[Your task]
Looking at the records below, say how many lines include "States", and add nothing else.

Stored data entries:

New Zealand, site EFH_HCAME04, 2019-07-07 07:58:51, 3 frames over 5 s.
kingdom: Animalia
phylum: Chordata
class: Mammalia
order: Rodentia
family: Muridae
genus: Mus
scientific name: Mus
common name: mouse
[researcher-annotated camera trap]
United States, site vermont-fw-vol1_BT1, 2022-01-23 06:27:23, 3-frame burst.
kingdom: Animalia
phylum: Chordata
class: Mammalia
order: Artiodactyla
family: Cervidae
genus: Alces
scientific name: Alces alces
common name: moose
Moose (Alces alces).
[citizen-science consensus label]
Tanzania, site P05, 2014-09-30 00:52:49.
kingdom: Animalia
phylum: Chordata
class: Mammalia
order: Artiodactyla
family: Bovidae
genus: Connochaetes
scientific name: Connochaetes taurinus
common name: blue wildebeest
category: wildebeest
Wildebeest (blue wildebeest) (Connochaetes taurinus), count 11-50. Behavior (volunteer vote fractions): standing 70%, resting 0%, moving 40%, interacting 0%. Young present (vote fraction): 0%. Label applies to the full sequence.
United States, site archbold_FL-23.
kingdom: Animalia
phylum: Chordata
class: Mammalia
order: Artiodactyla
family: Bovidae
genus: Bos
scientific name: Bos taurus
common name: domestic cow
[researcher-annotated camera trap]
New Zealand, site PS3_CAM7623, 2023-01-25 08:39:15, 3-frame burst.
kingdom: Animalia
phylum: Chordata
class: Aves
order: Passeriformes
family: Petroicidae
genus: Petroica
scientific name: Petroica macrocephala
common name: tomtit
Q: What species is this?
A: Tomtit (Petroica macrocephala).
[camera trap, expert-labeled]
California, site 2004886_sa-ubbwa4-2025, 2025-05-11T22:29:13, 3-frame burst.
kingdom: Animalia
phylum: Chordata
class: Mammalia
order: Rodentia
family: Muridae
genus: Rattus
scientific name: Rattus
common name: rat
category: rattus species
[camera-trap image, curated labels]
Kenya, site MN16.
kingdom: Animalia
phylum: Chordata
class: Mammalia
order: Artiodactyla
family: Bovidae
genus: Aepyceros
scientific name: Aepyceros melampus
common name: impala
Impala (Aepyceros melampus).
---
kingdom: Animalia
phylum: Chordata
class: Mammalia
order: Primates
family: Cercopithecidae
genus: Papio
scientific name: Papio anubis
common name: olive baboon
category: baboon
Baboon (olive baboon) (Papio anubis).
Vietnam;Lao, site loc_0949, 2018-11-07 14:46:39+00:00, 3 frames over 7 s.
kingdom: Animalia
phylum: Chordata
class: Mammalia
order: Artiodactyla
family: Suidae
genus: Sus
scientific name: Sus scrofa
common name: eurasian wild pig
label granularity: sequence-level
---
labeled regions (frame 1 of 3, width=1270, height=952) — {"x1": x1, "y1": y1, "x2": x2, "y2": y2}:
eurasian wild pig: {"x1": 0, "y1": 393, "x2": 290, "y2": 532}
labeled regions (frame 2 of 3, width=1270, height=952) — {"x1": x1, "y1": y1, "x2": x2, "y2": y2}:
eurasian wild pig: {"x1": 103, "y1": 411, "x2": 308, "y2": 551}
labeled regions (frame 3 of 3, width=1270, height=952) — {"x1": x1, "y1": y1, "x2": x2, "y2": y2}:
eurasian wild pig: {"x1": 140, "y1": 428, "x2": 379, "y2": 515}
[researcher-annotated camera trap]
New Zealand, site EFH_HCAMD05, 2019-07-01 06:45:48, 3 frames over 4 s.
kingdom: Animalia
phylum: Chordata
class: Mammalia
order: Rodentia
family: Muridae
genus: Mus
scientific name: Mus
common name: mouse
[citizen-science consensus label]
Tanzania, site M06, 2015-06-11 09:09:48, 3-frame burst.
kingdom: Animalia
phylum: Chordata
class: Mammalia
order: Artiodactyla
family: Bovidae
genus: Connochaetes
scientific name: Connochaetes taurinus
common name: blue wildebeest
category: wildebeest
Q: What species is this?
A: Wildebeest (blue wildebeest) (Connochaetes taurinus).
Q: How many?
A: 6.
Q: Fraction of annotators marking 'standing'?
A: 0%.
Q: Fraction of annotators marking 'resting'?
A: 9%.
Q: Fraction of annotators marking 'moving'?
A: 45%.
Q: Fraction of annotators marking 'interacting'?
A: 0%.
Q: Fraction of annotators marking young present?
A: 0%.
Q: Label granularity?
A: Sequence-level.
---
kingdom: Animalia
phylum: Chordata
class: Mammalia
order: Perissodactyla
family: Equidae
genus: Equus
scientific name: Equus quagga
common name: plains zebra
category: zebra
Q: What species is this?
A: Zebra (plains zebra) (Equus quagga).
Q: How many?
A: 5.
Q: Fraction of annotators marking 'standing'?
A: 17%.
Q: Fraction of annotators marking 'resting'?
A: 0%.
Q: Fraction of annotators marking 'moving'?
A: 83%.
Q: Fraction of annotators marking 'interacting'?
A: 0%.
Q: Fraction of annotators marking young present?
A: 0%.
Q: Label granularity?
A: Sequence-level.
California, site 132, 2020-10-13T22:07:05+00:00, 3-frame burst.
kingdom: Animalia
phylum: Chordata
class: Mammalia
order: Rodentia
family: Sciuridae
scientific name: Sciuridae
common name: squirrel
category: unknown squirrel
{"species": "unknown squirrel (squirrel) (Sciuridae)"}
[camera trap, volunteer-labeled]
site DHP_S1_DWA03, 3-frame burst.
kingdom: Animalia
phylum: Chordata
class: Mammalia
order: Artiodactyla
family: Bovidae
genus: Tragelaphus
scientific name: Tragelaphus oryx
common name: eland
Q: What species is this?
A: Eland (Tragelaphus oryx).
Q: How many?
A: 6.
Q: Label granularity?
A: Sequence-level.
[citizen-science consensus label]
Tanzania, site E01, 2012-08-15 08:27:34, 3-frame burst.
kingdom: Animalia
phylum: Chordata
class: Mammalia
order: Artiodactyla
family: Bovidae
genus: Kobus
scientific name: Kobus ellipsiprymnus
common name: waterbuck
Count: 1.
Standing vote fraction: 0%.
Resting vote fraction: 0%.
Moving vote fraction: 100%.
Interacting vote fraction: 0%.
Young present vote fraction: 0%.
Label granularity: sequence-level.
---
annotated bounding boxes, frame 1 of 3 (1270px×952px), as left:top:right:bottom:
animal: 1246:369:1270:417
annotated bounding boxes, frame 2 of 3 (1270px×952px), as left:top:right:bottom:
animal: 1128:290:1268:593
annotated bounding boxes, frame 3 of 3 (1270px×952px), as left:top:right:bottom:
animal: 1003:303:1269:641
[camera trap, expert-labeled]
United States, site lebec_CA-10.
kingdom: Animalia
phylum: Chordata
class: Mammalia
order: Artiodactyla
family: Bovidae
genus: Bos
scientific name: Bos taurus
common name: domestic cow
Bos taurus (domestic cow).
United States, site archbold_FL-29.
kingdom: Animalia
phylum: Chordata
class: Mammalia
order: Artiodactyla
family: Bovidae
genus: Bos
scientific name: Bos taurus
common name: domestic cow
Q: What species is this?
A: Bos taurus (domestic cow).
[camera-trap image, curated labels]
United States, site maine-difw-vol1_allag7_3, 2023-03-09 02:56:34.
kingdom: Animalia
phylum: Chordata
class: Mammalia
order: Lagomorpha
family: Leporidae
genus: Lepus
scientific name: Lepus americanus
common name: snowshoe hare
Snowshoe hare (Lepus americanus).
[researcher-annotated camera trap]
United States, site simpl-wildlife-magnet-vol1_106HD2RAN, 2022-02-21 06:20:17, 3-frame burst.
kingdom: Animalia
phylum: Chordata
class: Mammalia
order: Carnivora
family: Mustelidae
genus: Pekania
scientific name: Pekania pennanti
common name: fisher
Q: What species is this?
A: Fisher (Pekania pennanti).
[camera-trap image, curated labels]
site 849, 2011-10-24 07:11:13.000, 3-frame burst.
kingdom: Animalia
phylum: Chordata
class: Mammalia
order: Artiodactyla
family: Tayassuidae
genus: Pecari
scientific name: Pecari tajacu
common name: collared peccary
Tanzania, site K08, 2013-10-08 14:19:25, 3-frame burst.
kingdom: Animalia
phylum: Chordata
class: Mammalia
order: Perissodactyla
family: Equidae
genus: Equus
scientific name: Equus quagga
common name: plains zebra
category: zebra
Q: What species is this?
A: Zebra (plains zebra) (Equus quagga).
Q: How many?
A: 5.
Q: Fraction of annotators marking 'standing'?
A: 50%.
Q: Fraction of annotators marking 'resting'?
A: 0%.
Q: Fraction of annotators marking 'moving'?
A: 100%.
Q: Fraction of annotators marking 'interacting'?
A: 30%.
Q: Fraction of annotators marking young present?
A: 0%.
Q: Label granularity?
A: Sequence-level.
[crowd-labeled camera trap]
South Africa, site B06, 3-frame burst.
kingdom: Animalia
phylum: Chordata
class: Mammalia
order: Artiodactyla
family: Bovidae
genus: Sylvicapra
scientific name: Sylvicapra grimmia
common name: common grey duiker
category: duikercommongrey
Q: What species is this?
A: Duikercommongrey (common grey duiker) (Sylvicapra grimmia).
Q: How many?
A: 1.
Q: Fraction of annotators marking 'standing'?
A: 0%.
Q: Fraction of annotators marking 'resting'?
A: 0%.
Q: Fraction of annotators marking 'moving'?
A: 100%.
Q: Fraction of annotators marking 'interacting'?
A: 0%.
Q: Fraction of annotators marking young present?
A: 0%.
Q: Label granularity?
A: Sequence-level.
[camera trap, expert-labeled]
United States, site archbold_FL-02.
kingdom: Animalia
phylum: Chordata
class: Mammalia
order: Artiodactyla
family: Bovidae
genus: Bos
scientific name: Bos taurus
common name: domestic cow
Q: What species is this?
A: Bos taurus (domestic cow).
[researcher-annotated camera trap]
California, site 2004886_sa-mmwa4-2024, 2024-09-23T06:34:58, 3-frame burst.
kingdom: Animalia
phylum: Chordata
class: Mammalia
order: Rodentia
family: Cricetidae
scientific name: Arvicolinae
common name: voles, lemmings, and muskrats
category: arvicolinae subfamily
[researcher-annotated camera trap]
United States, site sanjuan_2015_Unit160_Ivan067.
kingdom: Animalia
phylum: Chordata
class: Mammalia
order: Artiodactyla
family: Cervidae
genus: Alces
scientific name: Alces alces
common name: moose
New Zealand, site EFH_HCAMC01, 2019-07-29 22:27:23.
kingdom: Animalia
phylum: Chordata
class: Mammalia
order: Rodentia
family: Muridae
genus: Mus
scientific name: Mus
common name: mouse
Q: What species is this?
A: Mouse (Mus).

[Answer section]
8